## To do
Print each entry as it appears. Images stay out of the copy.

----

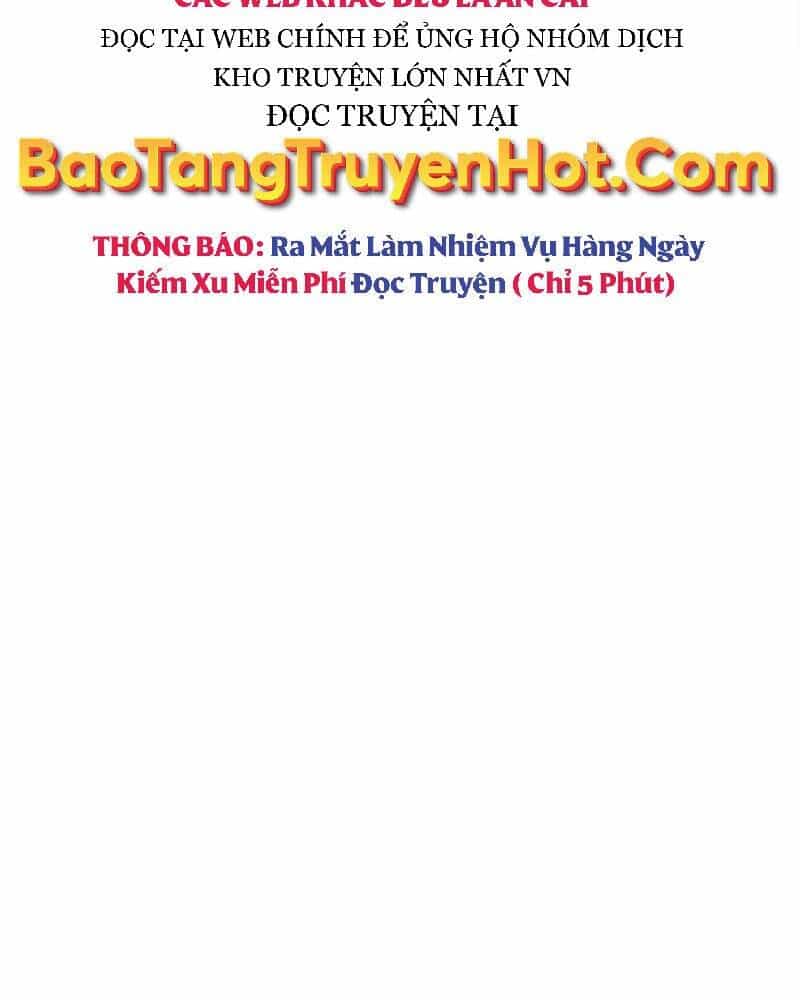 Nhân Vật Ngoài Lề Tiểu Thuyết - Chương 31 - ảnh 121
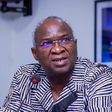 Minister of Works and Housing, Babatunde Fashola  (Punch)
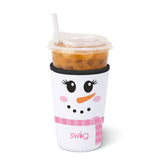 SWIG | Iced Cup Coolies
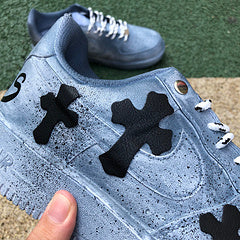 AIR FORCE 1 - NIKE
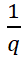 02014818-ca2c-27x58.png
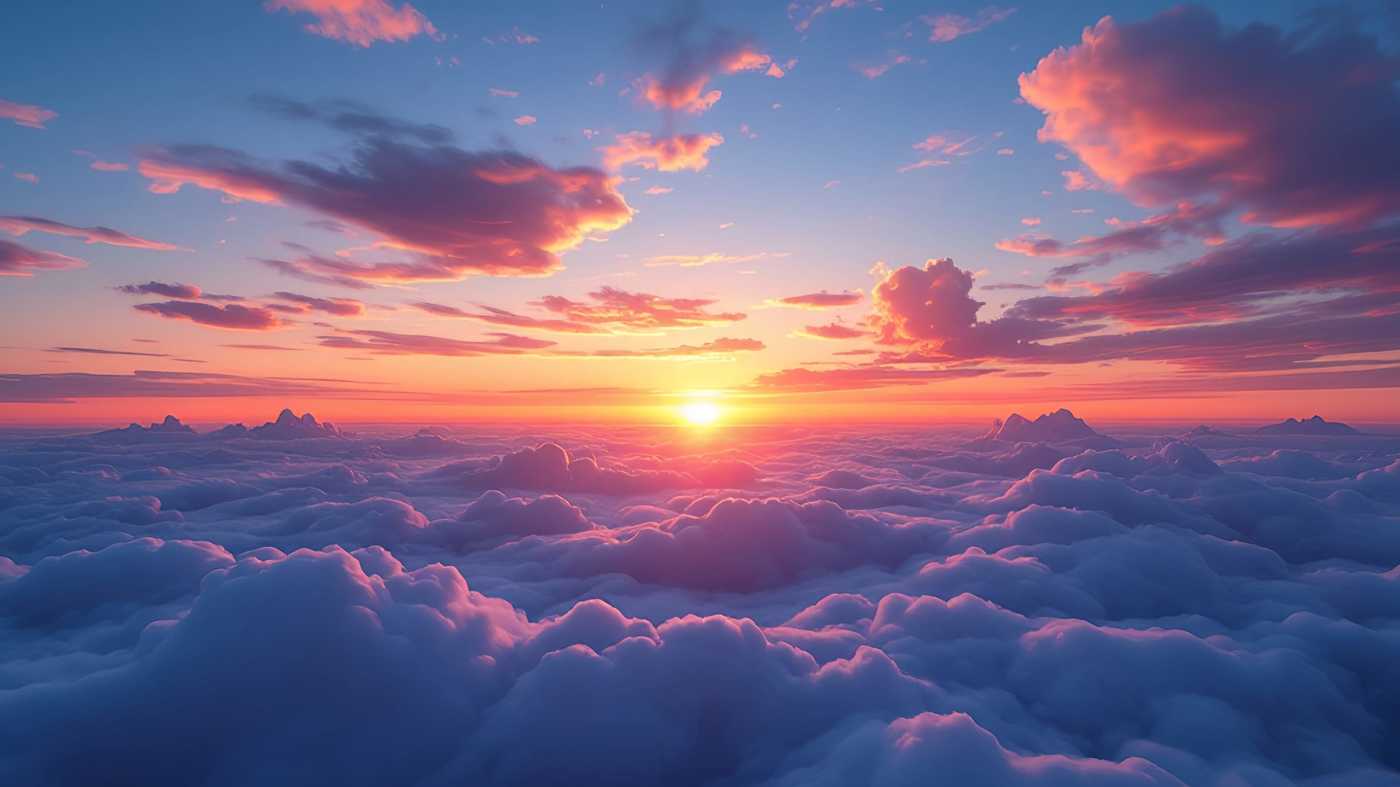Father Sky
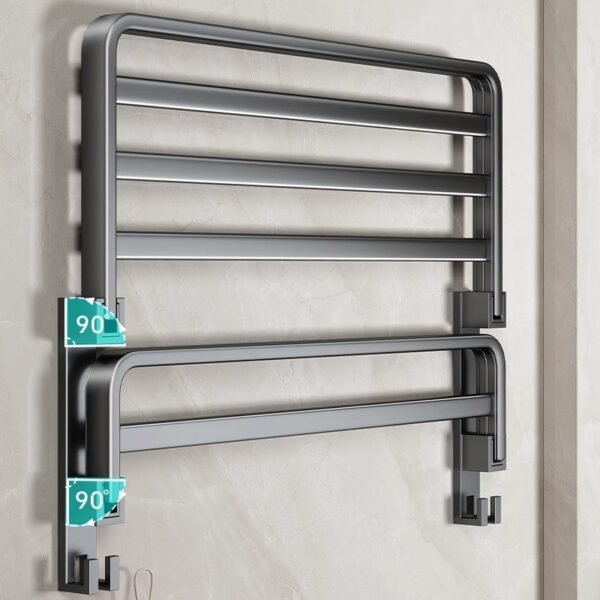 Bathroom set - 图片 5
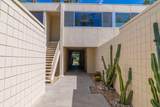 507 Desert Lakes Circle - Photo 27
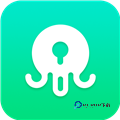 章鱼隐藏APP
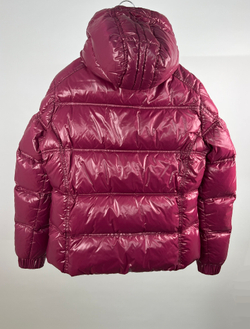 Куртка Moncler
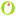 Oliveyoung.com Favicon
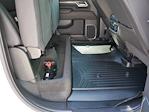 2025 Chevrolet Silverado 2500 Crew Cab 4WD Pickup for sale #2500319A - photo 32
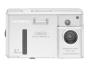 Olympus C-21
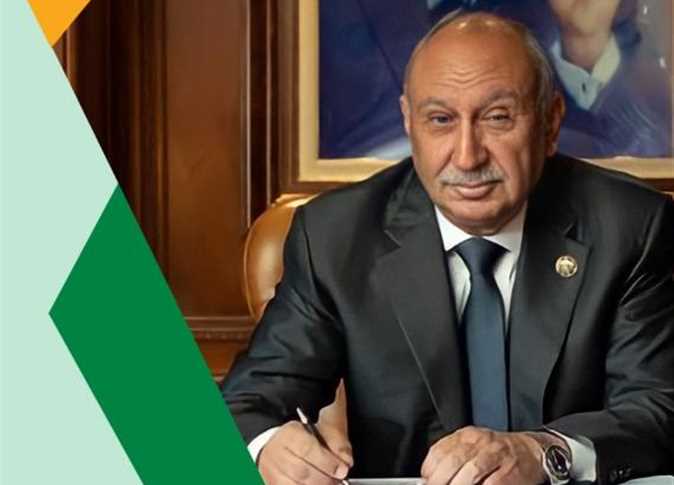 النائب أحمد عثمان: قانون التصالح في مخالفات البناء يستهدف إزالة المعوقات والتيسير على المواطن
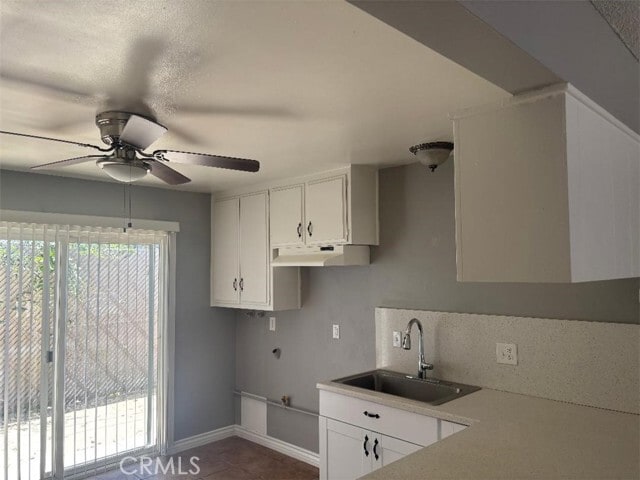 Photo - 640 N 3rd Ave Townhome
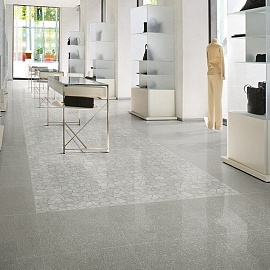 Плитка Bits Pieces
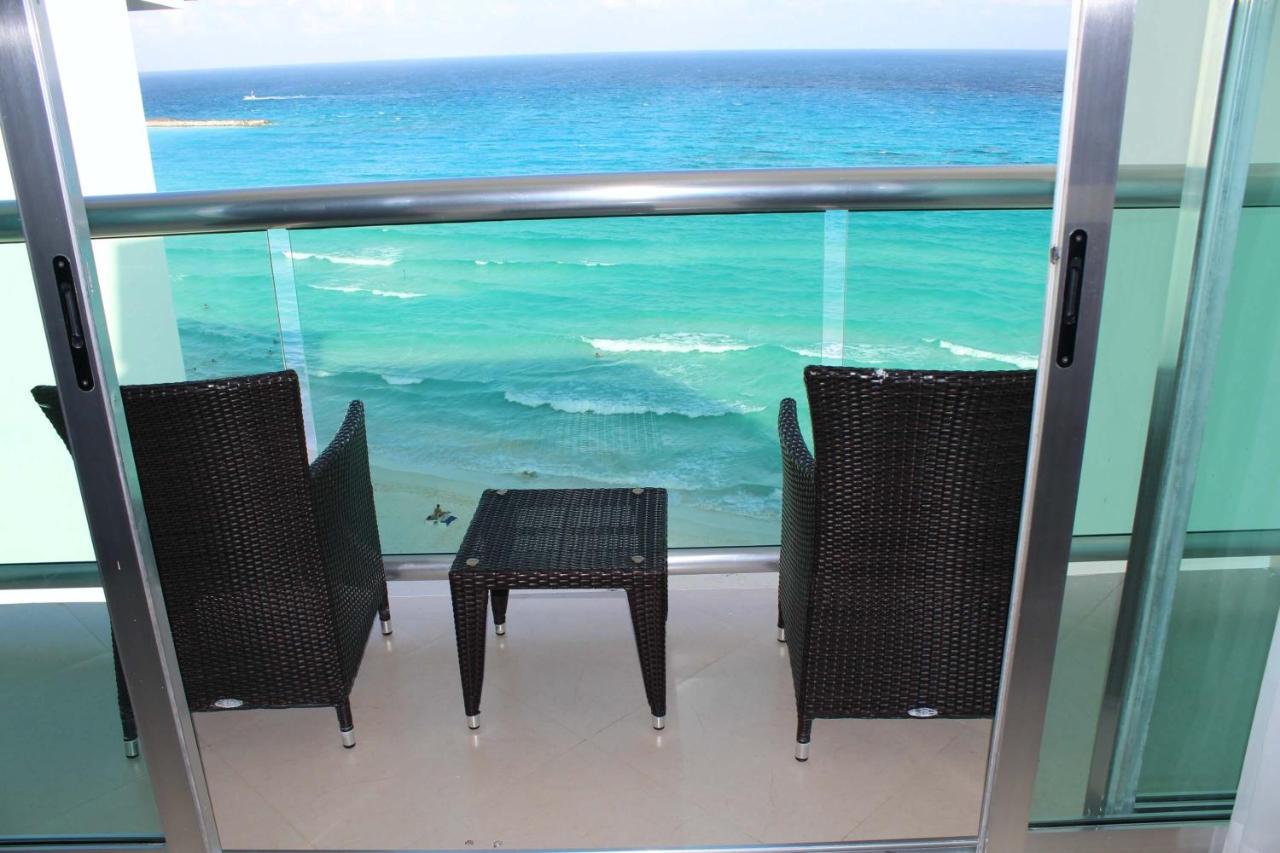 Penthouse Suite Ocean View,989679301:JPEG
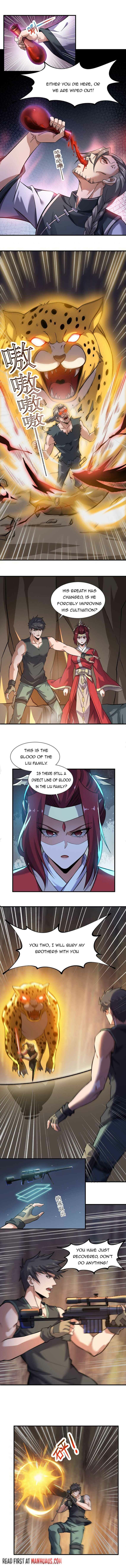 Page 2 of Chapter 287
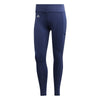 Adidas Club Tight (W)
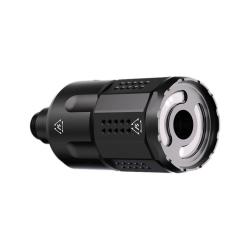 Silencieux Traceur Flare Mono (EShooter)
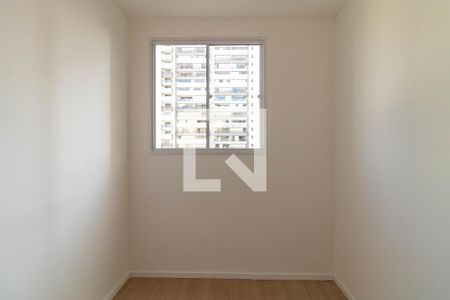 Quarto 1 de apartamento para alugar com 2 quartos, 37m² em Santa Cecilia, São Paulo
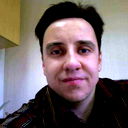 Сергей Громышев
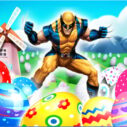 Wolverine Easter Egg Games 3 wolverine easter egg games 1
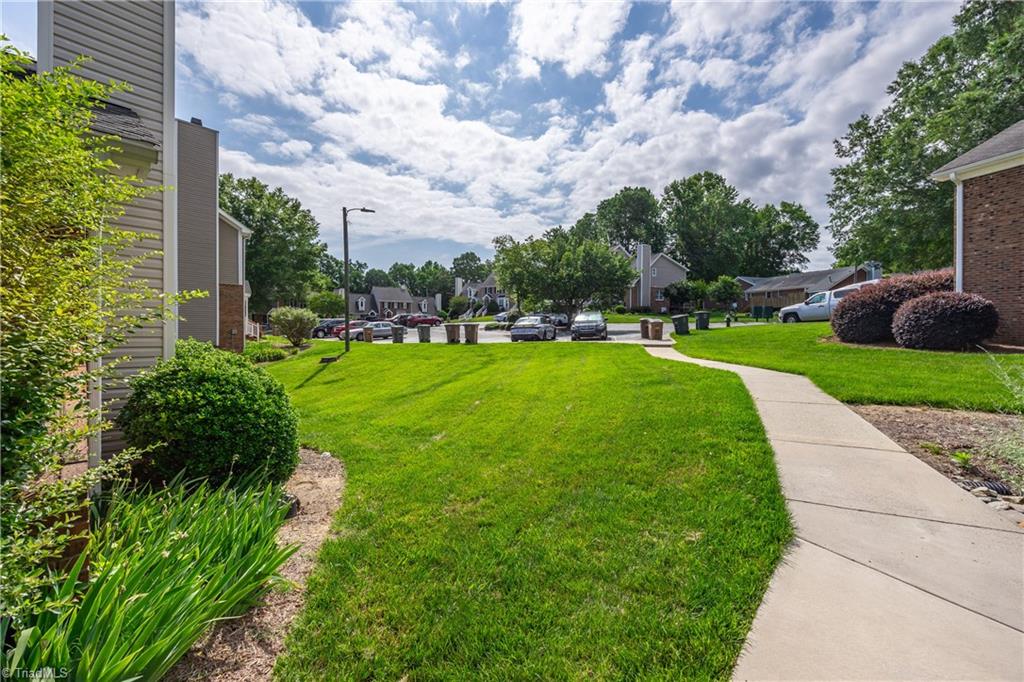 2019 Saddlegate Court, Greensboro, North Carolina image 26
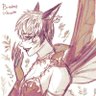 Bastet • 𓎯𓏏𓁐 (xe/xem•they/them) 的头像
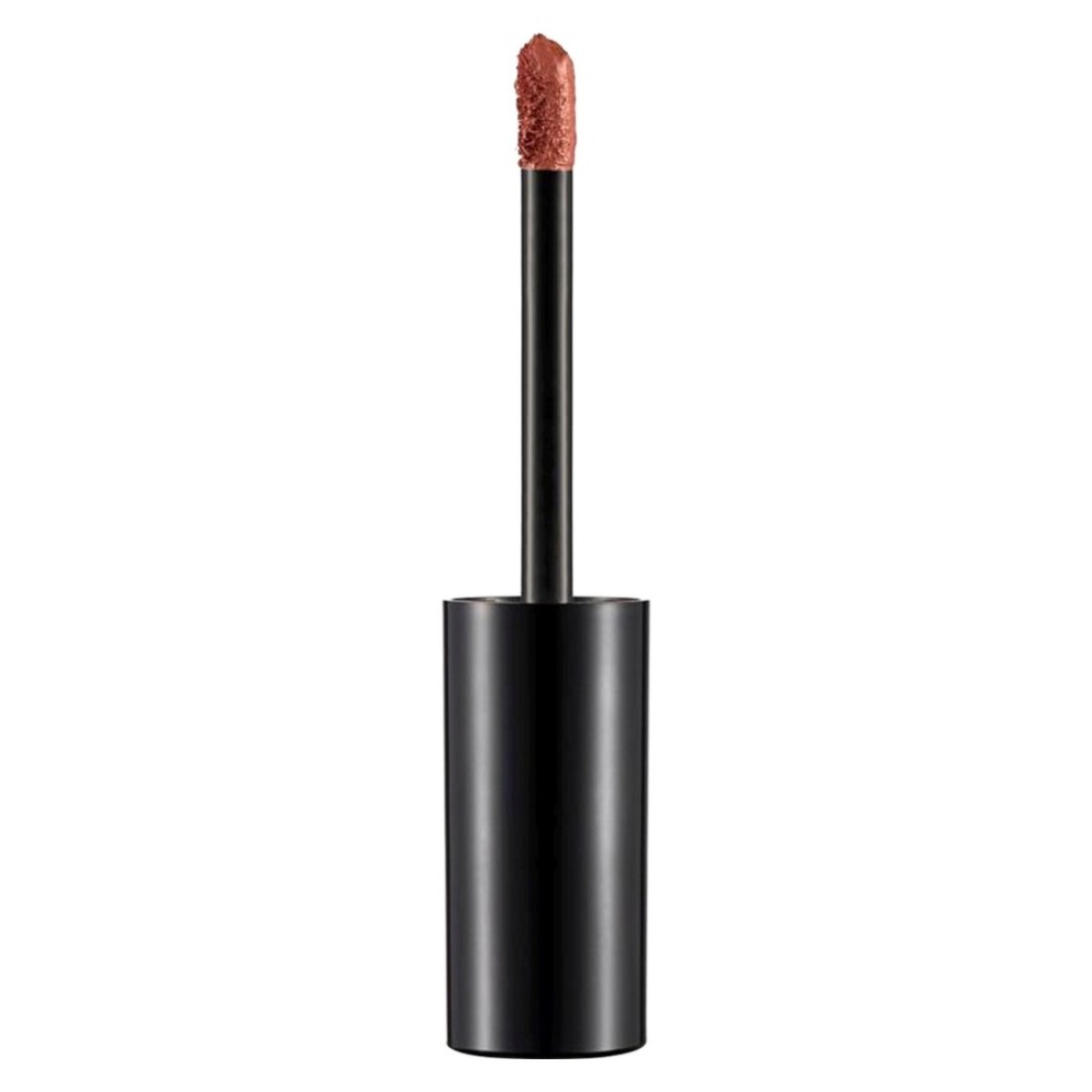 Flormar Silk Matte Liquid Lipstick 18 Sunny Land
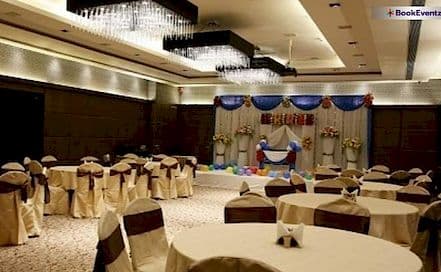 Hotel Jubilee Ridge Hitech City Photo Hotel Jubilee Ridge Hitech City Hotel in Hitech City
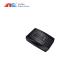 RFID NFC Smart USB Card Reader Writer Contactless Access Control Card Readers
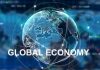 World economy faces more pain in 2023 after a gloomy year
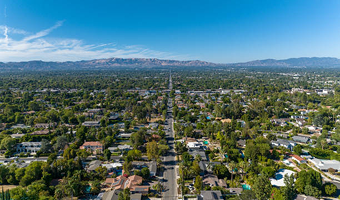 Tarzana
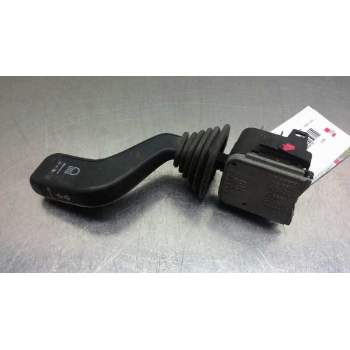 Recambio de mando luces para suzuki wagon r+ rb (mm) 1.3 gl woman referencia OEM IAM 12239911 09181010 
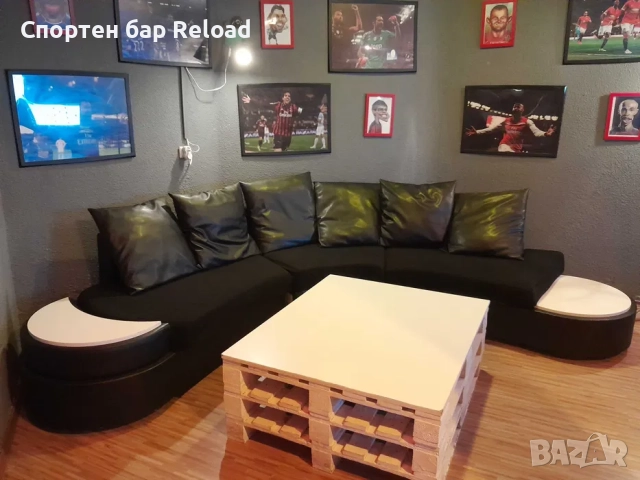 Зала под наем за Нова Година, Частно парти, снимка 9 - Заведения - 52914341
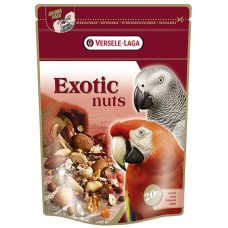 Versele Laga Prestige Premium Exotic Nuts 700gr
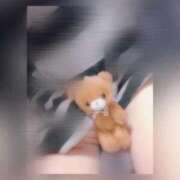 ヒメ日記 2025/12/02 14:44 投稿 らき 即アポ奥さん ～津・松阪店～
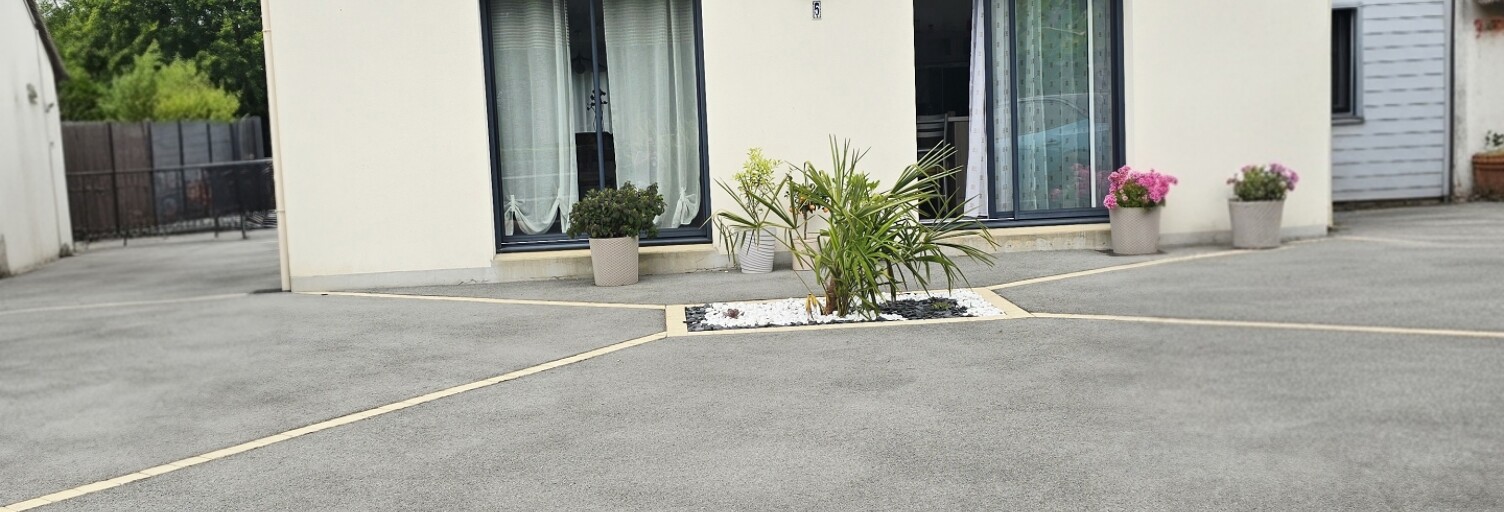 Photo N° 2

----

## The completed task
 Nhân Vật Ngoài Lề Tiểu Thuyết - Chương 31 - ảnh 121
 Minister of Works and Housing, Babatunde Fashola  (Punch)
 SWIG | Iced Cup Coolies
 AIR FORCE 1 - NIKE
 02014818-ca2c-27x58.png
Father Sky
 Bathroom set - 图片 5
 507 Desert Lakes Circle - Photo 27
 章鱼隐藏APP
 Куртка Moncler
 Oliveyoung.com Favicon
 2025 Chevrolet Silverado 2500 Crew Cab 4WD Pickup for sale #2500319A - photo 32
 Olympus C-21
 النائب أحمد عثمان: قانون التصالح في مخالفات البناء يستهدف إزالة المعوقات والتيسير على المواطن
 Photo - 640 N 3rd Ave Townhome
 Плитка Bits Pieces
 Penthouse Suite Ocean View,989679301:JPEG
 Page 2 of Chapter 287
 Adidas Club Tight (W)
 Silencieux Traceur Flare Mono (EShooter)
 Quarto 1 de apartamento para alugar com 2 quartos, 37m² em Santa Cecilia, São Paulo
 Сергей Громышев
 Wolverine Easter Egg Games 3 wolverine easter egg games 1
 2019 Saddlegate Court, Greensboro, North Carolina image 26
 Bastet • 𓎯𓏏𓁐 (xe/xem•they/them) 的头像
 Flormar Silk Matte Liquid Lipstick 18 Sunny Land
 Hotel Jubilee Ridge Hitech City Photo Hotel Jubilee Ridge Hitech City Hotel in Hitech City
 RFID NFC Smart USB Card Reader Writer Contactless Access Control Card Readers
 World economy faces more pain in 2023 after a gloomy year
 Tarzana
 Recambio de mando luces para suzuki wagon r+ rb (mm) 1.3 gl woman referencia OEM IAM 12239911 09181010 
 Зала под наем за Нова Година, Частно парти, снимка 9 - Заведения - 52914341
 Versele Laga Prestige Premium Exotic Nuts 700gr
 ヒメ日記 2025/12/02 14:44 投稿 らき 即アポ奥さん ～津・松阪店～
 Photo N° 2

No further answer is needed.